Genere a parte, vista la velocità dei moderni mezzi di stampa e composizione, per un editore è chiaramente più sicuro partire con numeri piccoli ed eventualmente ordinare una o più ristampe, piuttosto che ritrovarsi con pile di invenduti da mandare al macero. Alcuni portano all’eccesso questo ragionamento arrivando a proporre agli autori tirature contrattuali da 20 o 30 copie; spesso dietro proposte simili si celano vere e proprie truffe e fenomeni di editoria a pagamento. Occorre quindi la massima attenzione nella selezione di una casa editrice, soprattutto quando ci si ritrova a maneggiare un contratto. Silele edizioni è un piccolo marchio, e la prima edizione del mio romanzo ha avuto una tiratura di 250 copie.

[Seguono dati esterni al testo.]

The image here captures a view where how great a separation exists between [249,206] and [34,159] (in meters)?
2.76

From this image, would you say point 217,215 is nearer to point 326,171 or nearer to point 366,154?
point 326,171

Parlando di case editrici di queste dimensioni si tratta di un numero superiore alla media, che di solito viene smaltito nell’arco di diversi mesi. 

Ebbene, dopo pochi giorni dalla pubblicazione ufficiale del romanzo, le prime 250 copie erano già esaurite! Gioia e tripudio!

Mentre i figli della prima ristampa (altre 250 copie) viaggiano verso il distributore e gli store online rimasti a secco per alcuni giorni, voglio condividere questo momento di gaudio con voi che seguite le mie avventure su questo blog e su quello ufficiale del romanzo http://lecolpedeipadri.blogspot.it 
A breve scriverò un altro post sulle presentazioni: finora ce ne sono state due, una a Milano e una a Vertova, entrambe bellissime e baciate dal successo. Speriamo che continui così! 
Un grande abbraccio e al prossimo aggiornamento!